Kepala Kantor Wilayah Kementerian Hukum Sumatera Selatan (Kakanwil Kemenkum Sumsel), Maju Amintas Siburian, hadir secara langsung di Serang, Banten, dalam kegiatan yang diselenggarakan oleh Kementerian Hukum bekerja sama dengan Badan Narkotika Nasional Republik Indonesia (BNN RI).
Sementara itu, Kepala Bagian Tata Usaha dan Umum, Bulan Mahardika Subekti, bersama Tim Penyuluh Hukum Kanwil Kemenkum Sumsel mengikuti kegiatan secara daring dari Ruang Teleconference Kanwil Kemenkum Sumsel.
Kegiatan ini merupakan bagian dari implementasi Asta Cita ke-7 Presiden Republik Indonesia, yang menitikberatkan pada penguatan reformasi hukum, peningkatan akses terhadap keadilan, serta penguatan layanan hukum berbasis desa dan kelurahan. Peresmian Posbankum menjadi langkah konkret dalam menghadirkan layanan bantuan hukum yang lebih dekat dan mudah diakses oleh masyarakat.

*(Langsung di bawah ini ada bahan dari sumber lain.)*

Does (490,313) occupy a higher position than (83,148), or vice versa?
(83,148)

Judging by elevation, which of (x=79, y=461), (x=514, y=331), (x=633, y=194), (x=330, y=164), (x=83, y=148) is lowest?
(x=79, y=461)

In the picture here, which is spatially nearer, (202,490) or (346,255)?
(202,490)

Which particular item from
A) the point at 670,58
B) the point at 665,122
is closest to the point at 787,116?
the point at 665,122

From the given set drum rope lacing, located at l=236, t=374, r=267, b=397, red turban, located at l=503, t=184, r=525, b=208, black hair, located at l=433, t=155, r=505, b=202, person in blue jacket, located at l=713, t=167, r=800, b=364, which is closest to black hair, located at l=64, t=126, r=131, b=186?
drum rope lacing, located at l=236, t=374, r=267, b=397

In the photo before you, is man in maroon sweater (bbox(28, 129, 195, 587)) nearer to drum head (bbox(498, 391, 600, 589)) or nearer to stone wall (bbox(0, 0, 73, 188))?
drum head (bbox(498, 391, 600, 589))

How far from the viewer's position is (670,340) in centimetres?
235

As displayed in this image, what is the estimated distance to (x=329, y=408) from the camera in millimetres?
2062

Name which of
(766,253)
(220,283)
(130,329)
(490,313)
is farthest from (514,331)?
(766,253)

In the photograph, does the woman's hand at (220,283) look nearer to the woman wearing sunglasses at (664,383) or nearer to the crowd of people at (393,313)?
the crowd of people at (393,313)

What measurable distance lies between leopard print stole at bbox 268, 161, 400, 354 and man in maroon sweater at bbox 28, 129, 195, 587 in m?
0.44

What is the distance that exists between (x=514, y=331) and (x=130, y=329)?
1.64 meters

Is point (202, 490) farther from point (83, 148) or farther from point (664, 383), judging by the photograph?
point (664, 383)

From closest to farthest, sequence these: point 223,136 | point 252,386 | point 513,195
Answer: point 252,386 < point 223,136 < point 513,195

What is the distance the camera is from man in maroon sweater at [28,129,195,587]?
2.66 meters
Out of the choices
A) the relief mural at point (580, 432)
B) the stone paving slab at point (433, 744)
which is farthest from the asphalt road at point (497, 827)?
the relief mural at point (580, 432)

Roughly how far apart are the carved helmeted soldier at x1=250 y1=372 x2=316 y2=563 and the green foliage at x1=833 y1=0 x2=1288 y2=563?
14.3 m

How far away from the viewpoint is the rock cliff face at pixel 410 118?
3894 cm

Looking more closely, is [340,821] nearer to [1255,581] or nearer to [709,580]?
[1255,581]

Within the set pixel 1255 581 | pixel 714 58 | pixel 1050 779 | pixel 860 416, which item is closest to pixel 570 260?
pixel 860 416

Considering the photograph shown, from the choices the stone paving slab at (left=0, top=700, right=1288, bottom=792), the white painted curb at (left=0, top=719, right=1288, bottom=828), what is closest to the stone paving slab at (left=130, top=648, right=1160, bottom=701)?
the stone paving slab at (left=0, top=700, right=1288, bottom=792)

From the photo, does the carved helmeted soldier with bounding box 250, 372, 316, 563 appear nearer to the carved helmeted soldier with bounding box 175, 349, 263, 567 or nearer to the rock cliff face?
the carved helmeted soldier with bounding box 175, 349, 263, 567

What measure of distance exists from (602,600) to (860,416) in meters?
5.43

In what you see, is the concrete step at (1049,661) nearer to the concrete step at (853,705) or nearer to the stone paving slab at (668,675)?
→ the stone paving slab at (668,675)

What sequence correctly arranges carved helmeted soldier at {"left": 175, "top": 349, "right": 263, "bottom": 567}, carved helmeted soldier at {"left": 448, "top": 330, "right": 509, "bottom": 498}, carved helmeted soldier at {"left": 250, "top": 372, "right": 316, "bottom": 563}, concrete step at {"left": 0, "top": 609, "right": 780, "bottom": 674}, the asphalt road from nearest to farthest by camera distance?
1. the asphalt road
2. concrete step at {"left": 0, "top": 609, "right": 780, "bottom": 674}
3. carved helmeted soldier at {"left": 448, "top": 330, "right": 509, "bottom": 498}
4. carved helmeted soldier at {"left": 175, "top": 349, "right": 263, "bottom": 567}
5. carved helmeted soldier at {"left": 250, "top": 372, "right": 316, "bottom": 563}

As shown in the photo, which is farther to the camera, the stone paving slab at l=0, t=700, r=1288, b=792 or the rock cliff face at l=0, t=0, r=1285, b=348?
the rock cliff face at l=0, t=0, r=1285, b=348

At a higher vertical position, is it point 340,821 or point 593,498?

Selain itu, peluncuran SuperApp Kementerian Hukum diharapkan mampu mendorong transformasi digital dalam pelayanan hukum, sehingga menjadi lebih efektif, efisien, dan terintegrasi.
Dalam keterangannya, Kakanwil Kemenkum Sumsel, Maju Amintas Siburian, menegaskan komitmen jajarannya dalam mendukung program strategis nasional tersebut.
“Kanwil Kemenkum Sumsel siap mendukung penuh implementasi Posbankum di desa dan kelurahan sebagai garda terdepan dalam memberikan akses keadilan bagi masyarakat. Dengan hadirnya SuperApp, pelayanan hukum akan semakin mudah dijangkau dan transparan,” ujarnya.
Ia juga menambahkan bahwa pencanangan fasilitator P4GN menjadi bagian penting dalam upaya bersama mencegah dan memberantas penyalahgunaan serta peredaran gelap narkotika di tengah masyarakat.
“Kami akan terus memperkuat sinergi dengan seluruh stakeholder, baik pemerintah daerah, aparat penegak hukum, maupun masyarakat, guna menyukseskan program ini,” tambahnya.
Kegiatan ini turut melibatkan Kepala Desa/Lurah, Paralegal, Organisasi Bantuan Hukum, serta Organisasi Pemberi Bantuan Hukum di seluruh Indonesia. Melalui kegiatan ini, diharapkan penguatan layanan bantuan hukum serta kesadaran hukum masyarakat semakin meningkat, sejalan dengan komitmen pemerintah dalam mewujudkan pelayanan publik yang prima, inklusif, dan berkeadilan.